Lors d’une entrevue sur E&E News, Mme Castor laissait entendre qu’exiger que tous les politiciens.nes refusent les dons de l’industrie des énergies fossiles comme les partisans.es du « New Deal vert » le demandent, pourrait violer le Premier amendement de la Constitution. Mais elle est assez vite revenue sur cette déclaration dans une autre entrevue avec Alexander Kaufman de HuffPost. Devant les protestations, elle a signé l’engagement la semaine dernière. Comme les autres signataires, elle promet de ne pas accepter de dons de comités d’action politiques liés à l’industrie des énergies fossiles et de leurs employés.es au-delà de 200$.

Nous n’avons aucune indication que les membres du sélect comité devront s’engager de la sorte ce qui laisse la porte ouverte à l’influence de l’industrie des énergies fossiles. Pour M. Pakrash : « d’après ce qu’on entend en ce moment, le comité serait plus mal équipé légalement et plus inefficace que son prédécesseur il y a 10 ans. À cette époque, il y a eu des milliards de dollars de dommages en inondations et feux de forêt.

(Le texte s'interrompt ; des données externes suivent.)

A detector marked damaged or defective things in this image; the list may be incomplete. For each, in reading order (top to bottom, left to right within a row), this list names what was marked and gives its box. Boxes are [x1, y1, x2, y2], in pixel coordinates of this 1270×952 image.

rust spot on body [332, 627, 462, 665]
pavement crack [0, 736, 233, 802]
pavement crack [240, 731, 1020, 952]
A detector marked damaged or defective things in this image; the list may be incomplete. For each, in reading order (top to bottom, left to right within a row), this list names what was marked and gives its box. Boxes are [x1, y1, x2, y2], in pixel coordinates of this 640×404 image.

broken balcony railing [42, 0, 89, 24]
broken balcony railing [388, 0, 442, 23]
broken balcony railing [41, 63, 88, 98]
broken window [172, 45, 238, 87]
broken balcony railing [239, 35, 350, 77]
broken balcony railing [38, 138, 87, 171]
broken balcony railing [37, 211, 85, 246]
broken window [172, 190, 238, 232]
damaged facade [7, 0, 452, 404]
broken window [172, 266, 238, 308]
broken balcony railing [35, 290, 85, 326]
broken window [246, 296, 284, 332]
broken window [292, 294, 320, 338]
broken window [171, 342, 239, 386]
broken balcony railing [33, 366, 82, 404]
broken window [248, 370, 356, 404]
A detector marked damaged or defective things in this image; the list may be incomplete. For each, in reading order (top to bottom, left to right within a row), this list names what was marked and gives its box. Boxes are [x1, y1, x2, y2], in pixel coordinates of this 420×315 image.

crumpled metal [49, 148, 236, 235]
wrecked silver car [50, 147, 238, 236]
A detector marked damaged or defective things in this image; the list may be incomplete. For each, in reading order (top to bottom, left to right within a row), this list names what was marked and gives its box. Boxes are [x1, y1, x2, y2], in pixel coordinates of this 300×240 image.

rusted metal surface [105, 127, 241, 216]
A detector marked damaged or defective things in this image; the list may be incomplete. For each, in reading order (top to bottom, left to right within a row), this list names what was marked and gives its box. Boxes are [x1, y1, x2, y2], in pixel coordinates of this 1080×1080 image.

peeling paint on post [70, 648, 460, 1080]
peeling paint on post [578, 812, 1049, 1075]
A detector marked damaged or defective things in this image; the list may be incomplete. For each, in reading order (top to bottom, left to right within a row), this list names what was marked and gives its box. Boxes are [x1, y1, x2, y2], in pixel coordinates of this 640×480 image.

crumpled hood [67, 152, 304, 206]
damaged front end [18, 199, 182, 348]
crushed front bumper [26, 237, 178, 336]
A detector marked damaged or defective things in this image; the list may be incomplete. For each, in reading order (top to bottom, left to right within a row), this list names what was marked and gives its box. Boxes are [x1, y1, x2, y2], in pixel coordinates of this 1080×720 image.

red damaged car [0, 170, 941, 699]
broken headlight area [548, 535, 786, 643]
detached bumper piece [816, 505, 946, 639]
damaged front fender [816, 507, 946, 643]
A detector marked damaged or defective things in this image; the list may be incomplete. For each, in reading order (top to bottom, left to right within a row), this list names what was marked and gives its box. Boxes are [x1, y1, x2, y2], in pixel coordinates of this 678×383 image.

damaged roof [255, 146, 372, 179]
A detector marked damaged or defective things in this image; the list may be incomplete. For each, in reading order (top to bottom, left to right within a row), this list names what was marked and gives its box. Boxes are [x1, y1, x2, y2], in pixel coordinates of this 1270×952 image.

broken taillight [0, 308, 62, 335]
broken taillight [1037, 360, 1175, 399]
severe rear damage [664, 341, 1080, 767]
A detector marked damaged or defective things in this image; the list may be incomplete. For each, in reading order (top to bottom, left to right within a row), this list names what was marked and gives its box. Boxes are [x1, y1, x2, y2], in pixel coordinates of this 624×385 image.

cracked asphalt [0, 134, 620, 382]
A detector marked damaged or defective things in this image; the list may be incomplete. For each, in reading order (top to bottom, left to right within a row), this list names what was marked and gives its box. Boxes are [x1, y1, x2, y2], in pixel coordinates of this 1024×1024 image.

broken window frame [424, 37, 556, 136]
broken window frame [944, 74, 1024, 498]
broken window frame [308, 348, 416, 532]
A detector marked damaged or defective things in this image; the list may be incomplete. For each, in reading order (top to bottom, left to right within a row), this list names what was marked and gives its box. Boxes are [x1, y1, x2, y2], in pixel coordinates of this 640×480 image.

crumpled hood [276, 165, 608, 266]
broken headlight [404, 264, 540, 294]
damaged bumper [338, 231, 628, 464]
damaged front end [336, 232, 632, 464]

Que les Démocrates et le sélect comité ne prennent pas plus au sérieux cette crise est complètement inexcusable ».

Les partisans.es sont aux embuscades et attendent les annonces publiques quant aux particularités du sélect comité pour continuer à faire pression pour que plus d’éléments de la résolution Ocasio-Cortez soient inclus (dans le mandat du sélect comité) dont celui du pouvoir émettre des ordonnances à comparaitre. L’objectif est aussi de rendre la proposition du « New Deal vert » et les changements climatiques l’enjeu de la prochaine élection de 2020 et de ses primaires qui arrivent vite.

Le porte-parole de Justice Democrats, M. Waleed Shahid, m’a déclaré : « Le « New Deal vert » deviendra l’ultime test pour tout candidat.e à la Présidence. Nous applaudissons les Sénateurs Booker, Sanders et Merkley qui appuient déjà cette position. Nous gardons espoir que d’autres possibles candidats.es comme Beto O’Rourke, Kamala Harris et Kirsten Gilibrand en feront autant ».